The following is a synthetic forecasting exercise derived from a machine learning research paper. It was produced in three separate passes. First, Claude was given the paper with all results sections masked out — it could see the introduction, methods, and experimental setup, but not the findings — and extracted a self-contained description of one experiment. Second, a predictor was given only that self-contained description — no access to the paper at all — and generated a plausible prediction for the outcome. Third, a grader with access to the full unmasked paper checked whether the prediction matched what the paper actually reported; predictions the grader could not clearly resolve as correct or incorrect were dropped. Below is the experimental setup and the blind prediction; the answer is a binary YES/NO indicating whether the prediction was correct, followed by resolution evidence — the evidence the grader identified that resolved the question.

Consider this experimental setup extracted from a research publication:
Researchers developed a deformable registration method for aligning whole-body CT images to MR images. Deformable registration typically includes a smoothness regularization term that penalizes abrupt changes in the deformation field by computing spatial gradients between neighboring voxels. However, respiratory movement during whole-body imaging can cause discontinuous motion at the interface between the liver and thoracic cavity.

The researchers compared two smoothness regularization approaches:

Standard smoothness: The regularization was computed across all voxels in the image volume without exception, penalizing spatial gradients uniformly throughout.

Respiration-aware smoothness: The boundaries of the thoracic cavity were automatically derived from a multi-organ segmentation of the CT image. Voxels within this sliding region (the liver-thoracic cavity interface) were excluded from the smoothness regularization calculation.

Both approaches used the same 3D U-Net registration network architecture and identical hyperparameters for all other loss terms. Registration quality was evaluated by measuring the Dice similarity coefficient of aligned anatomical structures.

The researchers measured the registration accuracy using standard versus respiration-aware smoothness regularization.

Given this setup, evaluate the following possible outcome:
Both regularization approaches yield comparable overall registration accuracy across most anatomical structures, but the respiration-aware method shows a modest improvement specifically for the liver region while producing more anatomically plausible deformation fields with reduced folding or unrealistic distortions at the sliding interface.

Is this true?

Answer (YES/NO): NO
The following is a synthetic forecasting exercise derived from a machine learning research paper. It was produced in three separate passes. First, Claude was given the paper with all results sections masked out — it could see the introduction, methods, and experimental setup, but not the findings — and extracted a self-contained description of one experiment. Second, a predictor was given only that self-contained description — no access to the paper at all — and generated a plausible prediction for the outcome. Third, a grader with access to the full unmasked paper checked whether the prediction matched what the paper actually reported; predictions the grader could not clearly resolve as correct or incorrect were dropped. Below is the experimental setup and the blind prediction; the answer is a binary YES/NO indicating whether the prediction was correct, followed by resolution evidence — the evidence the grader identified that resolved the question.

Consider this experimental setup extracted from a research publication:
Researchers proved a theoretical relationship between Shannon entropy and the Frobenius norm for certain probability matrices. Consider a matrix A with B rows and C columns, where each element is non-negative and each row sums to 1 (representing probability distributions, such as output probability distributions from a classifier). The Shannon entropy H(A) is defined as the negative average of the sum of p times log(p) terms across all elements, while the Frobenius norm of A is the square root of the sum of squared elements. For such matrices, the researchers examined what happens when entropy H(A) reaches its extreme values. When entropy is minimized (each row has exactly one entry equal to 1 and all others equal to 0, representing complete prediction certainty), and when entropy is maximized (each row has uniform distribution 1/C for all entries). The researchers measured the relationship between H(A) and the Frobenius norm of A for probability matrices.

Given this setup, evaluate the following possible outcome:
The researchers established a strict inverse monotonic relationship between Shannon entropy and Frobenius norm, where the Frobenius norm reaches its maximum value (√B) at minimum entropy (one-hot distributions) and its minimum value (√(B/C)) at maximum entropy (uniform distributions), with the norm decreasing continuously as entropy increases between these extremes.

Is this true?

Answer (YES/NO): YES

·····

Whenever a line in the data holds "spatial", copy that line.

→ Output:
Researchers developed a deformable registration method for aligning whole-body CT images to MR images. Deformable registration typically includes a smoothness regularization term that penalizes abrupt changes in the deformation field by computing spatial gradients between neighboring voxels. However, respiratory movement during whole-body imaging can cause discontinuous motion at the interface between the liver and thoracic cavity.
Standard smoothness: The regularization was computed across all voxels in the image volume without exception, penalizing spatial gradients uniformly throughout.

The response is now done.